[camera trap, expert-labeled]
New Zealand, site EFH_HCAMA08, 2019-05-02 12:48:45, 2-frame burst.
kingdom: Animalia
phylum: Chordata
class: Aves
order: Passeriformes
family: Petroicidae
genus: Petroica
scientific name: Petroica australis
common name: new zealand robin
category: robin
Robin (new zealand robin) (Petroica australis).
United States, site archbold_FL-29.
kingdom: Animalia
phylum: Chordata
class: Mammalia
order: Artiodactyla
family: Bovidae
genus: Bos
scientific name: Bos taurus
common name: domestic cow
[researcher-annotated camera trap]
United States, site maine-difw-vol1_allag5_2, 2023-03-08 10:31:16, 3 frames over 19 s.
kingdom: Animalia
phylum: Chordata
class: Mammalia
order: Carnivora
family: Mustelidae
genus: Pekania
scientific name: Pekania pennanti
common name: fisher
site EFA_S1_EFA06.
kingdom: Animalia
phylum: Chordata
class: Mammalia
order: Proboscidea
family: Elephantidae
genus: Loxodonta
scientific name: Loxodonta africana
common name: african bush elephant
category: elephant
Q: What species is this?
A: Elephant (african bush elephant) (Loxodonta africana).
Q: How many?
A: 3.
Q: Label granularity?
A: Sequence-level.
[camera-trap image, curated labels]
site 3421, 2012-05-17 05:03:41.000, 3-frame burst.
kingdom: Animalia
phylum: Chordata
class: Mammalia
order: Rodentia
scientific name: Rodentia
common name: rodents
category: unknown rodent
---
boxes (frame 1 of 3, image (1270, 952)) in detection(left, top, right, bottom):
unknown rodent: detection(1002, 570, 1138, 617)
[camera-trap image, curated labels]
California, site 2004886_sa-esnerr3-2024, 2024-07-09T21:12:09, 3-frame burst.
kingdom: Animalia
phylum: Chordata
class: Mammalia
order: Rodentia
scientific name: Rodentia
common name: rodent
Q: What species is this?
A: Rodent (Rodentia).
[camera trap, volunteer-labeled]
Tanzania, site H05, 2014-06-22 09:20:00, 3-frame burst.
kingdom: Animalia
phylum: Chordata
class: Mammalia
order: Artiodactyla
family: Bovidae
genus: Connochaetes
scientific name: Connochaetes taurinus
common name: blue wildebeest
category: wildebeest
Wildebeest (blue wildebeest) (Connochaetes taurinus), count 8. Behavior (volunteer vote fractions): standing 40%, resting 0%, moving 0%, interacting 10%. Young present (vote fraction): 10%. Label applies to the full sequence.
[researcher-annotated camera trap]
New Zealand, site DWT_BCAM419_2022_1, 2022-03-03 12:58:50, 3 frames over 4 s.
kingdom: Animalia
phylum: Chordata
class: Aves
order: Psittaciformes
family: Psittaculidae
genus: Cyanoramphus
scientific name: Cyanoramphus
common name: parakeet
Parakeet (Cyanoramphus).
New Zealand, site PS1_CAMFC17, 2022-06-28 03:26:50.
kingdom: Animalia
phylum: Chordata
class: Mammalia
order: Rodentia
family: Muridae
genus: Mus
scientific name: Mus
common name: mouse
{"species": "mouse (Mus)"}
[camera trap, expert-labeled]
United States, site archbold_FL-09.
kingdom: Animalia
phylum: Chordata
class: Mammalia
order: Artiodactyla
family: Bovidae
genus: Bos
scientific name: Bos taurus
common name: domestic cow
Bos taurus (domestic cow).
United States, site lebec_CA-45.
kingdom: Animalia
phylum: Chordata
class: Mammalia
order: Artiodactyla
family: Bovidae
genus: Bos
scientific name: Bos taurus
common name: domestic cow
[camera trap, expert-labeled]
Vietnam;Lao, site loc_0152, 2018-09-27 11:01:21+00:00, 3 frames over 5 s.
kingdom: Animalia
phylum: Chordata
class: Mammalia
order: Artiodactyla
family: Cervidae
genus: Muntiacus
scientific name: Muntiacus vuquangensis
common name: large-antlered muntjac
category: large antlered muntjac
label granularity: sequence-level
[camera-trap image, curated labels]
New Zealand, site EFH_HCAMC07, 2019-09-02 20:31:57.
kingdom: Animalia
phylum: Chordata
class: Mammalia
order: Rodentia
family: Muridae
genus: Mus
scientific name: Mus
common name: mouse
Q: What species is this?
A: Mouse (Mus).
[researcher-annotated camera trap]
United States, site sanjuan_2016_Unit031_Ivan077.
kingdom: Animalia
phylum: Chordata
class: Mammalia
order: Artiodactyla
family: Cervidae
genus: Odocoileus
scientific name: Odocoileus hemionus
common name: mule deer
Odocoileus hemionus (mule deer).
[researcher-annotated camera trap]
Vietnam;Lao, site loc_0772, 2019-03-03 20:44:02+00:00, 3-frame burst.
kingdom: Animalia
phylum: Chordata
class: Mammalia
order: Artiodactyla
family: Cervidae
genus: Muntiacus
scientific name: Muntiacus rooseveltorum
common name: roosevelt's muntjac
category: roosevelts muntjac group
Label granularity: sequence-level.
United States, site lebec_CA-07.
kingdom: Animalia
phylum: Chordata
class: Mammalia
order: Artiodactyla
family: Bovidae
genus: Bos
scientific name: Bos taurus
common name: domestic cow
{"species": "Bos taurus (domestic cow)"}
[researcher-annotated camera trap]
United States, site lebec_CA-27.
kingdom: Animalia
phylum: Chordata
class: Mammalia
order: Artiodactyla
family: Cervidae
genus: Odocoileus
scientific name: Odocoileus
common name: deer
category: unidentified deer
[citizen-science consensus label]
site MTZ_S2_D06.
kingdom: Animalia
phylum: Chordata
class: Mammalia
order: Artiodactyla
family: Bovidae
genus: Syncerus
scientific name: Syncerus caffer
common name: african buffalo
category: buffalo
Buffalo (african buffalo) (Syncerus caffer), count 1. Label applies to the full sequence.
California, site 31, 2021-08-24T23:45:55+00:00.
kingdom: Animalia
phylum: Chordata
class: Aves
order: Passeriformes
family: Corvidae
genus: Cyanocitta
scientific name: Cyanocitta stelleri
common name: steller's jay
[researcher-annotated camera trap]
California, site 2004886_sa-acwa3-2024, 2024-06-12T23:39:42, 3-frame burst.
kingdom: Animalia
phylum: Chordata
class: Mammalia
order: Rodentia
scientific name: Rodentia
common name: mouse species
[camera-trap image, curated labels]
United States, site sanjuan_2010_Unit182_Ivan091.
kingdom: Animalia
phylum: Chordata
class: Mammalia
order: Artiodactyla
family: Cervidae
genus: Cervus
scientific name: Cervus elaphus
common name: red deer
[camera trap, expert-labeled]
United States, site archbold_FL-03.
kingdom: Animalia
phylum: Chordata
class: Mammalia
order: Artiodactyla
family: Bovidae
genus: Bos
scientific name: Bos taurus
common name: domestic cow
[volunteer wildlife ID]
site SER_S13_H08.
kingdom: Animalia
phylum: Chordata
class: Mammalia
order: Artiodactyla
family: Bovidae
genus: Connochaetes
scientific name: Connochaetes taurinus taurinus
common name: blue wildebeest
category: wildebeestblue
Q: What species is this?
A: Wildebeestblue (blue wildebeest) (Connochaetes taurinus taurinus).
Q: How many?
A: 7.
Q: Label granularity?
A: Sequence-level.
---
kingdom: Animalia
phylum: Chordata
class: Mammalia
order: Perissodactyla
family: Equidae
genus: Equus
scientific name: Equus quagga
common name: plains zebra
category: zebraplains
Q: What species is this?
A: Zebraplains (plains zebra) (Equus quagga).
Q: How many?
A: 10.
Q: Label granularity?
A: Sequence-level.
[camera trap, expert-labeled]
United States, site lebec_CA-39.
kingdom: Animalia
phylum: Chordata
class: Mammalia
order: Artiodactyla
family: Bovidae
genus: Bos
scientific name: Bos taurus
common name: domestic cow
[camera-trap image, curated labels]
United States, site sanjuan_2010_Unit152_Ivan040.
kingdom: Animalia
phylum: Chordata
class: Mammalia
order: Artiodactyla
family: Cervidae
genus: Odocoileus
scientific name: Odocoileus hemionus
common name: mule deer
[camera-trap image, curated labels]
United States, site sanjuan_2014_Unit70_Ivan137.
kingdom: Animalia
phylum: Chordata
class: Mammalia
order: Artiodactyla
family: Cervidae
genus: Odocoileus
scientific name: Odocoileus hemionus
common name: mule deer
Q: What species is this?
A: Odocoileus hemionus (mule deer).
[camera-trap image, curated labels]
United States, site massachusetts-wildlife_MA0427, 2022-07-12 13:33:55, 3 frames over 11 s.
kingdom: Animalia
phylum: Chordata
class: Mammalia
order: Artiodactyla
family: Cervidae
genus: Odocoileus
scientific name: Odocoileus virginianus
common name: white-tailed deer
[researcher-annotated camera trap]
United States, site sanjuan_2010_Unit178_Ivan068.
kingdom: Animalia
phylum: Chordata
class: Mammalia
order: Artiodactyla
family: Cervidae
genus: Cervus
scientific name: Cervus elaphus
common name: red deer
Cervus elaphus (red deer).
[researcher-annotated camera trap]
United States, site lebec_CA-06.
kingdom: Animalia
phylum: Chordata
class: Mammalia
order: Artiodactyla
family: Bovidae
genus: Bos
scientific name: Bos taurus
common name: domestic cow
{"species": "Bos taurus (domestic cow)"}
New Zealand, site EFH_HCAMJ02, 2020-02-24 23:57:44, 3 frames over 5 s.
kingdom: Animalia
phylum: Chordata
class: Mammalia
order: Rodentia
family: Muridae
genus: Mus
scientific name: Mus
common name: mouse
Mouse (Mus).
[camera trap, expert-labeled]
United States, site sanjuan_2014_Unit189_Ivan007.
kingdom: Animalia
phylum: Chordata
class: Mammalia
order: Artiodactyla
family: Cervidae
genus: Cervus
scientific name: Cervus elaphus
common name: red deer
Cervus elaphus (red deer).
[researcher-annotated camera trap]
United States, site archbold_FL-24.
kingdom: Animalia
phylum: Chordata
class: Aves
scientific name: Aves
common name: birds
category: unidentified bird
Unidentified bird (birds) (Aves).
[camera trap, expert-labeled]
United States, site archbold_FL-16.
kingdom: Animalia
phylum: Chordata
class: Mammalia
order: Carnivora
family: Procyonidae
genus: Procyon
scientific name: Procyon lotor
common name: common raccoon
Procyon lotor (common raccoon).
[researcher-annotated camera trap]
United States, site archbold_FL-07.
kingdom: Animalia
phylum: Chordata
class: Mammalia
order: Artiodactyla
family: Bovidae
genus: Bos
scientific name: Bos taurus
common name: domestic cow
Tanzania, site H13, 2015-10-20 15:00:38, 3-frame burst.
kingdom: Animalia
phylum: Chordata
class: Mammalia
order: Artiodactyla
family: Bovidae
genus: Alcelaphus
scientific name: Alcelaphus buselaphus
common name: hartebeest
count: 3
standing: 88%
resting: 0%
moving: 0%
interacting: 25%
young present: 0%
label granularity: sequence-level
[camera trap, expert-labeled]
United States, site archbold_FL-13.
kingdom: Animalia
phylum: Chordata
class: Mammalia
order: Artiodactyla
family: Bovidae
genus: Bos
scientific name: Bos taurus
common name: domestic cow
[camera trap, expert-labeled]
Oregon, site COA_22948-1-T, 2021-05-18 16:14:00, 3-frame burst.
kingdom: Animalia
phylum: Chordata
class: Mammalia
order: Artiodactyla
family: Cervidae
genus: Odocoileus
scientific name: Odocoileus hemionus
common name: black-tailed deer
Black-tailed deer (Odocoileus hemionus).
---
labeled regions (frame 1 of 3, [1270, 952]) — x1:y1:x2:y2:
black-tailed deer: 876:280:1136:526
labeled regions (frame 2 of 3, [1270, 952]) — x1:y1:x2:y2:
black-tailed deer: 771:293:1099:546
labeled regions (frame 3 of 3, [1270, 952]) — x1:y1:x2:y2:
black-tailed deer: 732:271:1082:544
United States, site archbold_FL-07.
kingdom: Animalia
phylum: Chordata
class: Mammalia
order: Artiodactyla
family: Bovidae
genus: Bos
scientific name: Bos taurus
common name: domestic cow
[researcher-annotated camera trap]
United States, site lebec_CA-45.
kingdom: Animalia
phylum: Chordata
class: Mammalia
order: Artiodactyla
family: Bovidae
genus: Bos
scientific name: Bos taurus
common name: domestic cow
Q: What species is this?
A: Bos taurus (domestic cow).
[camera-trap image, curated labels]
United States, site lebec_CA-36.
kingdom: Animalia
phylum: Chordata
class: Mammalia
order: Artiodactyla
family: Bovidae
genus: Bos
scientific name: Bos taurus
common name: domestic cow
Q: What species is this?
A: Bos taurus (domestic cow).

+++++

* [What to produce] In the data above, repeat exactly each line from the first through the line that contains "A: Rodent (Rodentia).", and give nothing else.

* [Output of the task]
[camera trap, expert-labeled]
New Zealand, site EFH_HCAMA08, 2019-05-02 12:48:45, 2-frame burst.
kingdom: Animalia
phylum: Chordata
class: Aves
order: Passeriformes
family: Petroicidae
genus: Petroica
scientific name: Petroica australis
common name: new zealand robin
category: robin
Robin (new zealand robin) (Petroica australis).
United States, site archbold_FL-29.
kingdom: Animalia
phylum: Chordata
class: Mammalia
order: Artiodactyla
family: Bovidae
genus: Bos
scientific name: Bos taurus
common name: domestic cow
[researcher-annotated camera trap]
United States, site maine-difw-vol1_allag5_2, 2023-03-08 10:31:16, 3 frames over 19 s.
kingdom: Animalia
phylum: Chordata
class: Mammalia
order: Carnivora
family: Mustelidae
genus: Pekania
scientific name: Pekania pennanti
common name: fisher
site EFA_S1_EFA06.
kingdom: Animalia
phylum: Chordata
class: Mammalia
order: Proboscidea
family: Elephantidae
genus: Loxodonta
scientific name: Loxodonta africana
common name: african bush elephant
category: elephant
Q: What species is this?
A: Elephant (african bush elephant) (Loxodonta africana).
Q: How many?
A: 3.
Q: Label granularity?
A: Sequence-level.
[camera-trap image, curated labels]
site 3421, 2012-05-17 05:03:41.000, 3-frame burst.
kingdom: Animalia
phylum: Chordata
class: Mammalia
order: Rodentia
scientific name: Rodentia
common name: rodents
category: unknown rodent
---
boxes (frame 1 of 3, image (1270, 952)) in detection(left, top, right, bottom):
unknown rodent: detection(1002, 570, 1138, 617)
[camera-trap image, curated labels]
California, site 2004886_sa-esnerr3-2024, 2024-07-09T21:12:09, 3-frame burst.
kingdom: Animalia
phylum: Chordata
class: Mammalia
order: Rodentia
scientific name: Rodentia
common name: rodent
Q: What species is this?
A: Rodent (Rodentia).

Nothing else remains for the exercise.